### [Text shown]
....
When I was growing up, I was still told that this is a temporary situation, that peace will come, it’s only a matter of time — maybe I won’t even have to go to the military when I grow up, who knows. Today, children are no longer taught that. The status quo is all we have.
A telling symbol of this has been the emergence of the idea of “managing the conflict,” or, more recently, “shrinking the conflict.” Almost no one in Israel today believes that the constant violence between Israelis and Palestinians will ever end. There is no solution; at best, we can contain it by keeping Israeli casualties at some acceptable rate, crushing Palestinian uprisings as they inevitably emerge, and periodically “mowing the lawn” in Gaza and southern Lebanon to keep Hamas and Hezbollah in check.
This depressingly predictable routine is all that an entire generation of young Israelis has ever known. With slight variations, this is the policy not only of Netanyahu but also of his main “centrist” rivals, Benny Gantz and Yair Lapid. Zionism’s promise of safety devolved into Netanyahu’s promise that “we will forever live by the sword.”
It is difficult to pinpoint exactly when this extreme stifling of the Israeli imagination started — perhaps with then-Prime Minister Ehud Barak’s assertion that “there is no Palestinian partner for peace” in the early 2000s; perhaps with Yitzhak Rabin’s assassination back in 1995. The two-state solution, flawed and conservative as it was, at least allowed Israelis to imagine a future of peace. There is almost no one in Israel who still seriously believes in it. With its death, and with no immediately viable alternative (a one-state solution in which every person between the river and the sea receives equal rights is far too radical for most Israelis to consider), the miserable status quo has been widely accepted as the only possible reality.
Following this development, the “conflict” gradually disappeared from the news. It is hard to explain just how little the average Israeli cares about government policy in the occupied territories, unless it is directly related to “security” or “terrorism.” Even the impressive (and, at its fringes, positively heroic) protest movement against Netanyahu’s judicial overhaul is inherently conservative, seeking to “save Israeli democracy” — something that has clearly never existed for five million of the state’s subjects.
Even when they are lighting fires in the streets, Israelis struggle to imagine a better future. At best, they can imagine only more of the same.
....
### [Extracted information]
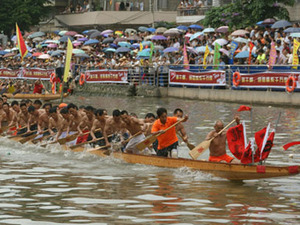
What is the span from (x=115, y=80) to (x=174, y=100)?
20.7 ft

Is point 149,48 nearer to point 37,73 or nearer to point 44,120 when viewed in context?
point 37,73

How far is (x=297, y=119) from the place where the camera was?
26438mm

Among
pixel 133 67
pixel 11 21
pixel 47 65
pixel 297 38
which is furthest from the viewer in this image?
pixel 11 21

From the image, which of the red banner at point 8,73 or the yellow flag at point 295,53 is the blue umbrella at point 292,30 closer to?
the yellow flag at point 295,53

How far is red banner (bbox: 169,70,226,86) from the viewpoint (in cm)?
3459

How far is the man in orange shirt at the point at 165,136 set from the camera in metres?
17.6

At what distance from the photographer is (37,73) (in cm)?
4962

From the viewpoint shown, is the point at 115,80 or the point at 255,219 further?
the point at 115,80

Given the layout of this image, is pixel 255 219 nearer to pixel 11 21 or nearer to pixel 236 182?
pixel 236 182

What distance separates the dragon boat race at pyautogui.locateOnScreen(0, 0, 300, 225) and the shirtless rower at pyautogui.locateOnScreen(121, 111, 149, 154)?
0.10ft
....
### [Required work]
a) In the text on Israel's status quo, which two rivals of Netanyahu follow essentially the same policy as him?
b) From the text on Israel's status quo, repeat word for word everything from "When I was growing" down to "all we have.".

### [The replies]
a) Benny Gantz and Yair Lapid.

b)
When I was growing up, I was still told that this is a temporary situation, that peace will come, it’s only a matter of time — maybe I won’t even have to go to the military when I grow up, who knows. Today, children are no longer taught that. The status quo is all we have.